Ana Carolina Netto afirmou que decisão contraria vontade de ex-vereador preso pela morte do enteado; defesa da família do político rebate as acusações

Por Marina Lang Atualizado em 28 jan 2022, 19h54 - Publicado em 28 jan 2022, 14h11

O filho do ex-vereador e médico Jairo Souza Santos Júnior, o Dr. Jairinho, deve passar por três cirurgias na próxima segunda-feira, 31. O político, que está preso na Cadeia Pública Pedrolino Werling de Oliveira, no Complexo Penitenciário de Gericinó, em Bangu (Zona Oeste do Rio), teria concordado em arcar com os custos parcialmente reembolsáveis pelo plano de saúde, que totalizariam 18 000 reais. Entretanto, sua família – que está controlando os bens de Jairinho – teria barrado a liberação do valor às vésperas dos procedimentos, e impedido a nutricionista Ana Carolina Ferreira Netto, mãe do menino de 9 anos, de entrar na penitenciária na quarta-feira, 26, segundo ela mesma relatou a VEJA. As declarações de Ana Carolina, que até então só havia se manifestado na delegacia e em juízo em prol do ex-marido, marcam o começo de uma fissura interna dentro do clã comandado pelo pai de Jairinho, o deputado estadual Coronel Jairo (Solidariedade). Em nota, a defesa da família negou as afirmações e declarou que “os avós ajuizaram ação de oferta de alimentos para resguardar o direito das crianças e arcam com o valor integral do plano de saúde dos netos”.

Jairinho responde por homicídio triplamente qualificado e tortura do enteado Henry Borel, de apenas 4 anos, ocorrido em março passado. A mãe da criança e então namorada do ex-vereador, Monique Medeiros, também é ré pelo crime. Ambos estão presos desde 8 de abril e sob julgamento no 2º Tribunal do Júri fluminense.

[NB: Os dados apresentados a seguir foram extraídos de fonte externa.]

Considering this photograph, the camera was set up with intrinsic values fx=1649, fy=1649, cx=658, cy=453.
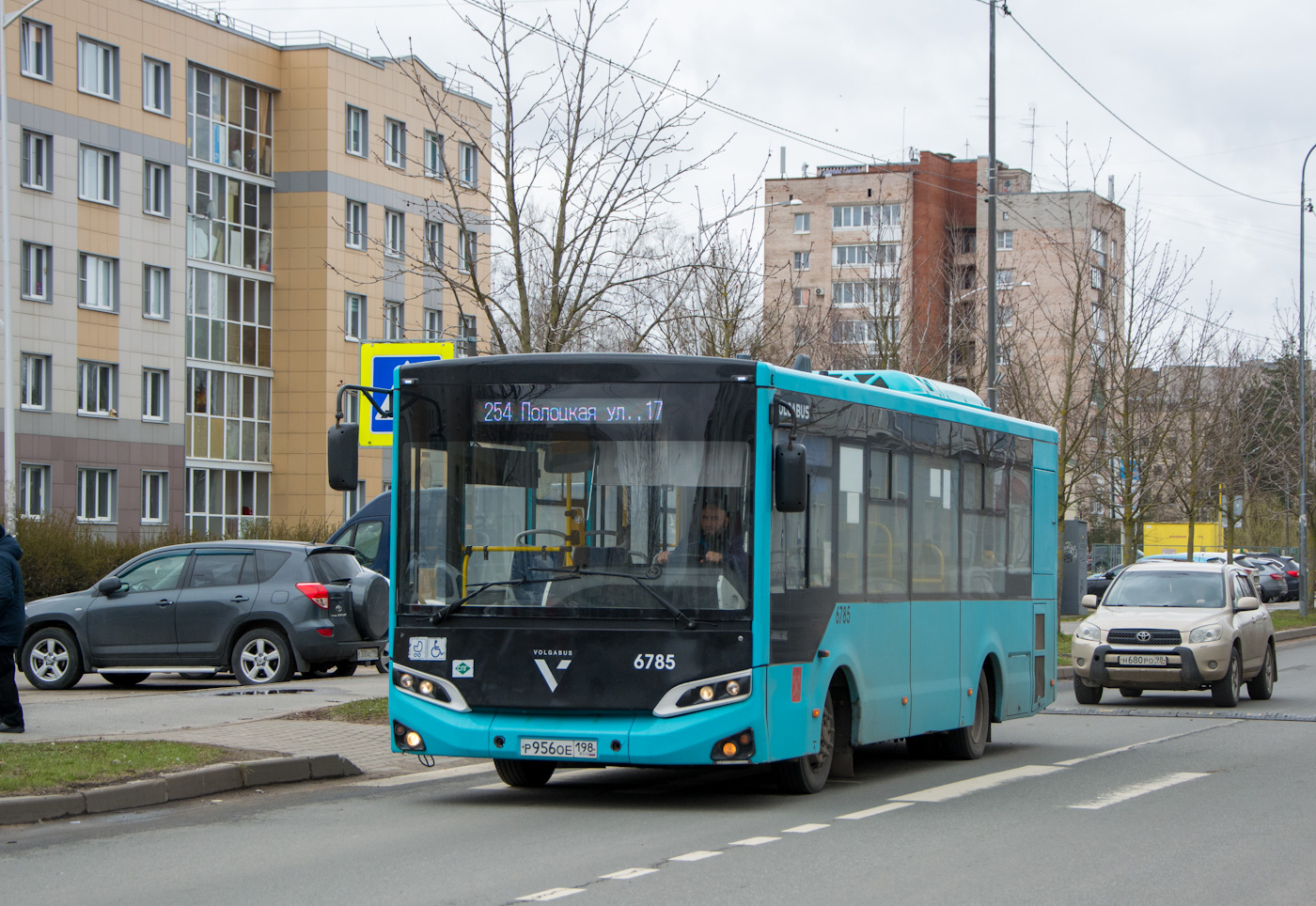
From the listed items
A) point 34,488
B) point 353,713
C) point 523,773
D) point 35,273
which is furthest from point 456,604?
point 35,273

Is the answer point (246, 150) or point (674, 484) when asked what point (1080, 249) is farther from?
point (246, 150)

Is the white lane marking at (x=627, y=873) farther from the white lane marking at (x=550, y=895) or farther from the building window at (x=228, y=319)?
the building window at (x=228, y=319)

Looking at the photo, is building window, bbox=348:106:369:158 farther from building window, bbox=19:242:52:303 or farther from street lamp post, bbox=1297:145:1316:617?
street lamp post, bbox=1297:145:1316:617

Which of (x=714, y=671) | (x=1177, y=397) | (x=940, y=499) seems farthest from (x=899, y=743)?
(x=1177, y=397)

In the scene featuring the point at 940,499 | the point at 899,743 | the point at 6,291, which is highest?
the point at 6,291

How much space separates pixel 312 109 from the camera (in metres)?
52.6

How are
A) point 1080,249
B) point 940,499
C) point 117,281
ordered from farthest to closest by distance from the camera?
point 117,281 < point 1080,249 < point 940,499

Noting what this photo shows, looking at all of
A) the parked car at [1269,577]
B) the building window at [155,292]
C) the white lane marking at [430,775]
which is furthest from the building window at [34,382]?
the parked car at [1269,577]

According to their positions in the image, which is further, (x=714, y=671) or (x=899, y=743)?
(x=899, y=743)

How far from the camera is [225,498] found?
51.6 m

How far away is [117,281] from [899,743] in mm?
36581

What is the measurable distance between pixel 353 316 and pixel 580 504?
152ft

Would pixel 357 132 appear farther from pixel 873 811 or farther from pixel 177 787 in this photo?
pixel 873 811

O vereador Dr. Jairinho, a mãe de Henry, Monique: têm prisão preventiva decretada e viram réus
O ex-vereador Dr. Jairinho, Henry (ao centro), e Monique, mãe da criança assassinada em 8 de março Arquivo pessoal/Reprodução

Além do menino de 9 anos, Ana Carolina é mãe de uma adolescente de 15, também fruto do relacionamento que manteve com o ex-parlamentar ao longo de 21 anos. O ex-casal está separado desde 2020. Ela conta que Jairinho sempre foi um pai responsável e presente com as crianças, e que ele jamais as agrediu. Mas, segundo ela, as relações com o clã azedaram quando pleiteou a formalização judicial da pensão alimentícia dos filhos dos dois, em outubro passado.

“Ele [Jairinho] me pediu para eu tirar a ação, e eu tirei. Realmente, estávamos nos encaminhando para um acordo. Meu filho precisa fazer uma cirurgia e nós vínhamos acompanhando desde 2018. Minha advogada acertou tudo com ele na semana passada. E ontem [quarta] fui ao presídio e fui surpreendida com a irmã dele [Thalita dos Santos] não me deixando entrar. Tenho o direito de entrar porque tenho carteirinha de companheira dele por causa dos nossos filhos”. Thalita estaria acompanhada da mãe do primeiro filho de Jairinho, Fernanda Abidu Figueiredo, em um horário que a presença das duas costuma ser inusual, de acordo com Ana Carolina. A advogada Alexandra Ullmann, que representa os pais de Jairinho no processo de pensão alimentícia, respondeu em nota: “a senhora Ana Carolina jamais foi impedida de visitar o senhor Jairo na unidade prisional, no entanto, na data mencionada, já haviam duas pessoas aguardando (número limite) que chegaram mais cedo”.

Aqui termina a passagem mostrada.